• _SELECTED EXCERPT_:
--
The threats for the supply of electricity have changed dramatically throughout the last decade; additional to the traditional natural (lightning, flood,…) and accidental ones (component failure, untimely intervention of protections,..), a new threat represented by (highly organised) malicious attacks needs to be considered in the light of the development of national and international terrorism and crime. All energy grids are exposed to threats of different kinds, like physical attacks to key assets (e.g. substations), cyber attacks to its control systems, and use of electromagnetic bombs to deafen key control stations. Such attacks might be jointly imparted so as to affect large portions of the European grid, make repair difficult and cause huge societal impact. Pressure to ensure security of critical interconnected infrastructures is very strong in the US, where there is a pungent push from the US government and an influential awareness by the main stakeholders.
Until now EU industry awareness and readiness lagged behind, although the feeling that the issue is becoming crucial is now growing. It is believed that exposure to malicious threats is massively growing, to the point that intelligence sources estimate today a disruptive attack is more likely to target Europe than the US. The European Commission is striving to improve this state of affairs, has published several Communications on this subject and is currently funding EPCIP, a European Programme for Critical Infrastructures Protection.
The outstanding importance and the far more complex level of interconnectivity of electricity distribution / transmission / generation – compared to the supply of other energy carriers – makes the development of a highly focused toolkit for its protection an essential and urgent task.
This project developed a Decision Support System (DSS) for the protection of the European power transmission, distribution and generation system and applied it to two regional electricity grids. The architecture of the software system was developed in a fully generic approach, such that the tool can also be applied to protect other interconnected energy networks, by the replacement of the electricity-specific part of the calculation kernel.

This Decision Support System enables the user:
• to identify the vulnerabilities of the analyzed grid and production plants and to detect their origins,
• to estimate the damage / impact of real or simulated network failures precisely,
• to identify the possible measures for prevention of outages and acceleration of automatic restoration and
• to rank these measures according to their effectiveness and their cost-benefit ratios,
• to carry out contingency analyses of the transmission and distribution network and the generation facilities.

The increase in complexity of the security of energy supply topic requires a comprehensive and multi-disciplinary solution. Furthermore, new scenarios emerged in the electricity industry recently, in terms of energy production and energy policy, with some very new features that prompt for a deep update of the techniques for securing the electricity supply to millions of Europeans, both industrial and households. The scenario is characterized by the following ever increasing trends:
• the utilization of grids increases massively, making them operating close to their limits, given the fast economic growth of the eastern European member states and limited social acceptance of new infrastructural elements for grid reinforcement;
• the massive expansion of wind power (and photovoltaic) plants throughout Europe puts transmission networks under further stress due to the low predictability of the supplied generation;
• the increasingly unreliable supply of energy carriers for electricity production – such as natural gas from Russia.
• the paradigm change in electricity production from centralized (a small number of large size power plants connected to the loads through the transmission system) to distributed (a large number of small size generators and prosumers - consumers / producers - connected through the distribution system and connected to the transmission grid);
• the massive increase of electricity utilization which makes the European transmission network an attractive target for malicious attacks,
• the liberalization of the European electricity market introduces a multitude of decision makers interacting over and around the power grid and puts further pressure to reduce costs of the transmission systems; only a foresighted regulatory policy may achieve cost reductions while keeping the current level of security of supply.
--
• _GIVEN INFORMATION_:
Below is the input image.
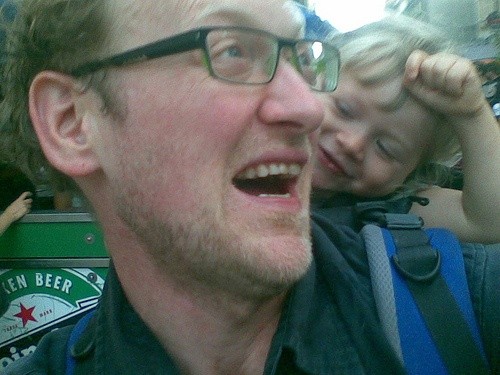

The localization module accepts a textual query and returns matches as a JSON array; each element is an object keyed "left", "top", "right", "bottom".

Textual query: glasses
[{"left": 67, "top": 26, "right": 341, "bottom": 92}]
--
• _GIVEN REQUEST A_:
Consider these three statements about the text on power grid protection: (i) the Decision Support System was applied to two regional electricity grids; (ii) intelligence sources estimate that a disruptive attack is more likely to target the US than Europe; (iii) the European Commission is currently funding EPCIP. For each, state yes or no and quote the words of the text that decide it.
• _GIVEN REQUEST B_:
According to the text on power grid protection, what would have to be replaced so that the tool could protect other interconnected energy networks?
• _GIVEN REQUEST C_:
Print everything in the text on power grid protection from "This project developed" down to "the calculation kernel.".

• _WRITTEN SOLUTION A_:
(i) Yes: "applied it to two regional electricity grids"
(ii) No: "a disruptive attack is more likely to target Europe than the US"
(iii) Yes: "is currently funding EPCIP, a European Programme for Critical Infrastructures Protection"

• _WRITTEN SOLUTION B_:
The electricity-specific part of the calculation kernel.

• _WRITTEN SOLUTION C_:
This project developed a Decision Support System (DSS) for the protection of the European power transmission, distribution and generation system and applied it to two regional electricity grids. The architecture of the software system was developed in a fully generic approach, such that the tool can also be applied to protect other interconnected energy networks, by the replacement of the electricity-specific part of the calculation kernel.